SOURCE EXCERPT »
— Start —
The Expendables

The Dogs of War


13 August 2010| No Comments on The Expendables     by Sean Chavel


The Expendables gives you more or less what you would expect from it, nothing more. But with that lineup roster that may be enough for action movie die hards. The hulking dialogue is as meathead processed as any script since “Con Air,” and when we get to those comparisons, we know we should be talking guilty pleasure here. Big laughs and lots of firepower – it delivers with a bang. Who cares about logistical holes?

Sylvester Stallone has contrived a scene where both Bruce Willis and Arnold Schwarzenegger can share a cameo, and the three of them bop around the worst dialogue known to man. Yet the scene latches on how each actor takes one consecutive worst line after the next and twists it into a delivery of manly badass cool (Bruce, I think, wins this contest). Later, Mickey Rourke, as a tattoo artist and biker, takes his boilerplate dialogue and yet approaches something like Brando doing “Reservoir Dogs.” As Eric Roberts says later in the film, it sounds like “bad Shakespeare.”
— End —
TASKS TO CARRY OUT »
**a.** Can you rewrite the stretch of the Expendables review from "The Expendables gives" through "about logistical holes?", swapping "firepower" for "gunfire"?
**b.** Could you go on with the Expendables review from where it stops?
The lines that follow have no connection to the review of The Expendables.

DATA EXTRACT »
— Start —
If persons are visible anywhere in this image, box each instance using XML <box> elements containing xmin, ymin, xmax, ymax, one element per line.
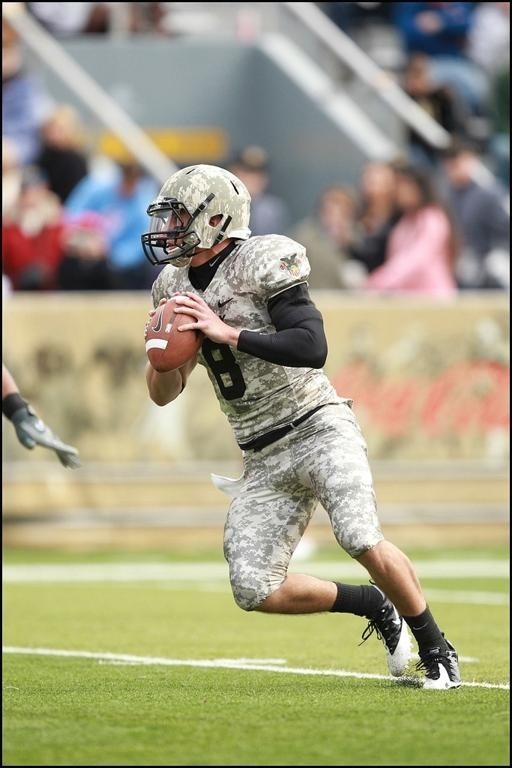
<box><xmin>138</xmin><ymin>157</ymin><xmax>462</xmax><ymax>694</ymax></box>
<box><xmin>1</xmin><ymin>361</ymin><xmax>83</xmax><ymax>472</ymax></box>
— End —
PER-TASK ANSWERS »
**a.**
The Expendables gives you more or less what you would expect from it, nothing more. But with that lineup roster that may be enough for action movie die hards. The hulking dialogue is as meathead processed as any script since “Con Air,” and when we get to those comparisons, we know we should be talking guilty pleasure here. Big laughs and lots of gunfire – it delivers with a bang. Who cares about logistical holes?

**b.**
Mostly Stallone’s outfit are mercenaries who travel the world, doing violent jobs for hire. Among them are Jason Statham, Jet Li, Terry Crews, Randy Couture and Dolph Lundgren who can’t be bothered with being solely good. There is a new assassination job in Baja where the bad guys are involved somehow in drug trafficking, but if you’re looking for complex revelations in illegal trade, then pick another movie. The Expendables go head to head with Roberts, David Zayas and former Royal Rumble champion Steve Austin who is nearly the giant that Lundgren happens to be.

For awhile, it’s the Sly Stallone / Jason Statham show, and their repartee certainly has a mentor warrior / protégé warrior relationship. The peak action scene, midway, has Stallone flying a plane while Statham climbs onto the nose of the plane to engage in close-sight machine gun annihilation of dozens of baddies lined up on the docks. Awesomely ridiculous heroics, that’s for sure. But the glaring oversight is that Stallone doesn’t put enough of the headline cast in the same room often enough. It’s not until the second trip to Baja does the rest of Stallone’s crew really get involved.

The second half of the movie is about saving the girl, who is played by Giselle Itie. She would be Stallone’s interest. Charisma Carpenter is Statham’s interest, a bumpy relationship that needs a new kick start. But the movie is lunkhead in the romance department. There is no final love scene as the girls are missing from it, as it all boils down to macho dudes hanging out and drinking too much – the merriment of testosterone.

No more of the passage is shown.